Fra le pratiche italiane più criticate da Amnesty c'è quella della "caccia" ai barconi per respingere i migranti prima ancora che abbiano messo piede sul nostro Paese. Azioni che secondo Amnesty contravvengono la convenzione di Ginevra: «Fra gli obblighi che abbiamo siglato nel 1951 - spiega Christine Weise - c'è quello di non effettuare respingimenti di massa. Deve essere verificata la posizione di ogni persona, perché molti di coloro che cercano di arrivare in Italia rischiano la vita se vengono rimandati nel Paese da cui scappano.
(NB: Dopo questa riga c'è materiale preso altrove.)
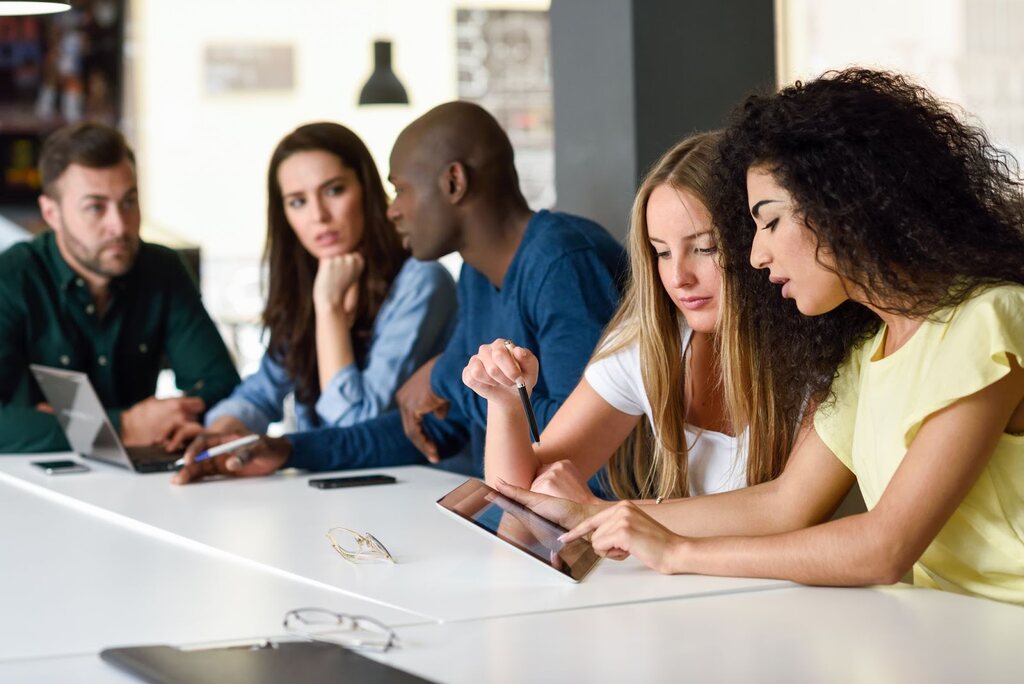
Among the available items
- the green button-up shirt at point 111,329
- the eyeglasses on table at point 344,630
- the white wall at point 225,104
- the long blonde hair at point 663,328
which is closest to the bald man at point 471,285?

E prendere un barcone per mare riportando indietro tutte le persone che vi sono sopra è proprio il contrario di ciò che siamo tenuti a fare per rispettare i diritti dei richiedenti asilo». Su questo argomento, al Ministero degli Interni ci sono solo bocche cucite e la nostra richiesta di intervista è stata rifiutata.

Nonostante il trattato, solo nei mesi dell' "Emergenza Nord Africa", com'è stata ufficializzata nell'aprile scorso la nuova ondata di sbarchi dal Mediterrano, sono arrivati sulle nostre coste 22.216 migranti. A questi andrebbero aggiunti gli oltre duemila che sono morti in mare, secondo i dati raccolti da Fortress Europe. Molti di loro erano già profughi in Libia, scappati dalla guerra o dalle carestie: somali, eritrei, ivoriani, afghani, pakistani e molti altri.

Pubblicato da Lorenzo Bernini



Per loro in Italia esistono tre tipi di permessi di soggiorno, riconosciuti ai rifugiati: l'asilo politico, la protezione sussidiaria e quella umanitaria. «Nel '98, quando è nato il nostro servizio - racconta Dela Ranci, fondatrice di Terrenuove, una cooperativa di Milano che offre agli immigrati consulenza psicologica gratuita - i rifugiati scappavano soprattutto per cause politiche, etniche, religiose. Erano persone più consapevoli, che sapevano di aver pagato con la fuga, e magari con violenze e torture, delle loro scelte di vita. Oggi la maggior parte dei rifugiati che si rivolge a noi è scappata da guerre, carestie, povertà. Sono situazioni collettive, che fanno parte di una storia di popolo, spesso non personale. Soprattutto, sono situazioni che pochi di loro hanno scelto».